## Texto em estudo

Naquele tempo, Jesus entrou na barca, e seus discípulos o acompanharam. E eis que houve uma grande tempestade no mar, de modo que a barca estava sendo coberta pelas ondas. Jesus, porém, dormia.

Os discípulos aproximaram-se e o acordaram, dizendo: “Senhor, salva-nos, pois estamos perecendo!” Jesus respondeu: “Por que tendes tanto medo, homens fracos na fé?” Então, levantando-se, ameaçou os ventos e o mar, e fez-se uma grande calmaria. Os homens ficaram admirados e diziam: “Quem é este homem, que até os ventos e o mar lhe obedecem?”

Quando Jesus acabou de dizer estas palavras, as multidões ficaram admiradas com seu ensinamento. De fato, ele as ensinava como quem tem autoridade e não como os mestres da lei.

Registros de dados
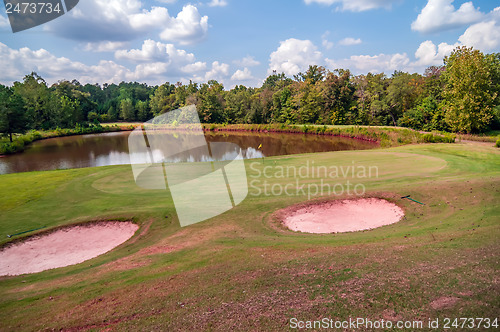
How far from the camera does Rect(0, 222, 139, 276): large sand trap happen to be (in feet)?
31.0

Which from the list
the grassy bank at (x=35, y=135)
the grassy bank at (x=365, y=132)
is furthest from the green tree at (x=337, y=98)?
the grassy bank at (x=35, y=135)

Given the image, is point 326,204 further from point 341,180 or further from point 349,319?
point 349,319

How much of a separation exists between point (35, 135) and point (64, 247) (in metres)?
67.5

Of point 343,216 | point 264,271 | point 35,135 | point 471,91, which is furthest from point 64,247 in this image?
point 35,135

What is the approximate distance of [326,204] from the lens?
13.0 m

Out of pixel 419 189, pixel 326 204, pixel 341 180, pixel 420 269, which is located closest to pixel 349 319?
pixel 420 269

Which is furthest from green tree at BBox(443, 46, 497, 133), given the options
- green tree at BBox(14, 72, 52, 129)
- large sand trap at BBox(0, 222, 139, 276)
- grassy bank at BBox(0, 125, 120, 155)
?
green tree at BBox(14, 72, 52, 129)

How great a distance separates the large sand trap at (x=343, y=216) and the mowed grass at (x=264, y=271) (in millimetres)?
667

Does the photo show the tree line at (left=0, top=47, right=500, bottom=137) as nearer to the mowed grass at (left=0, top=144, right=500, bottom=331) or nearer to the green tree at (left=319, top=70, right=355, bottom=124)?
the green tree at (left=319, top=70, right=355, bottom=124)

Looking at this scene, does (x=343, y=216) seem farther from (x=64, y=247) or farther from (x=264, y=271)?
(x=64, y=247)

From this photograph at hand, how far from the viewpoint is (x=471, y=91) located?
39156 mm

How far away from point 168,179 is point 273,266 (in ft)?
45.1

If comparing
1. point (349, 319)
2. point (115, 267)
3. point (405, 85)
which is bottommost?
point (115, 267)

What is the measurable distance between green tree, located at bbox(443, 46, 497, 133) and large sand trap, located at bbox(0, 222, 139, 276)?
4641 cm
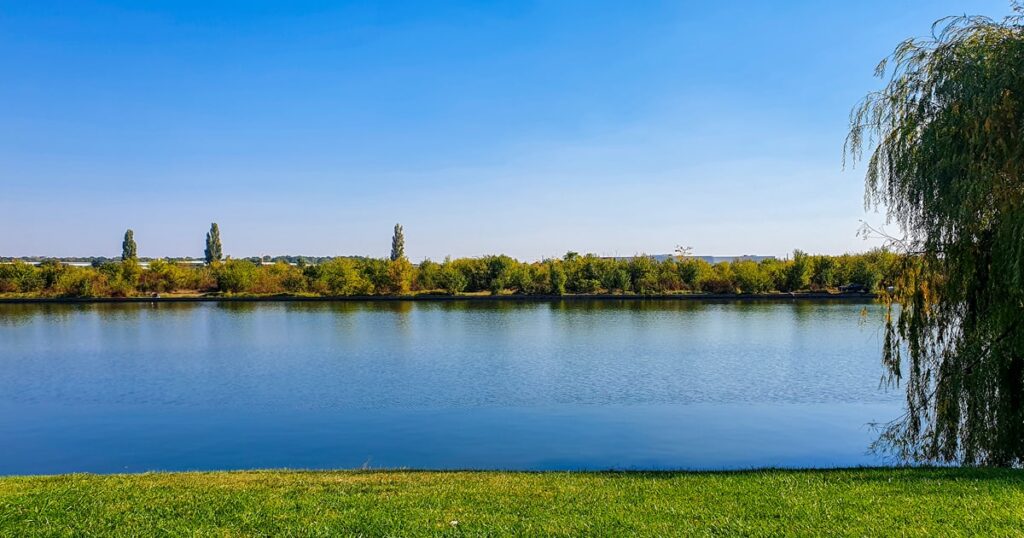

## Descrição do exercício
Transcreva do texto em estudo, sem nenhuma alteração, o trecho que começa nas palavras "Os discípulos aproximaram-se" e termina logo depois de "mestres da lei.".

## Resposta do exercício
Os discípulos aproximaram-se e o acordaram, dizendo: “Senhor, salva-nos, pois estamos perecendo!” Jesus respondeu: “Por que tendes tanto medo, homens fracos na fé?” Então, levantando-se, ameaçou os ventos e o mar, e fez-se uma grande calmaria. Os homens ficaram admirados e diziam: “Quem é este homem, que até os ventos e o mar lhe obedecem?”

Quando Jesus acabou de dizer estas palavras, as multidões ficaram admiradas com seu ensinamento. De fato, ele as ensinava como quem tem autoridade e não como os mestres da lei.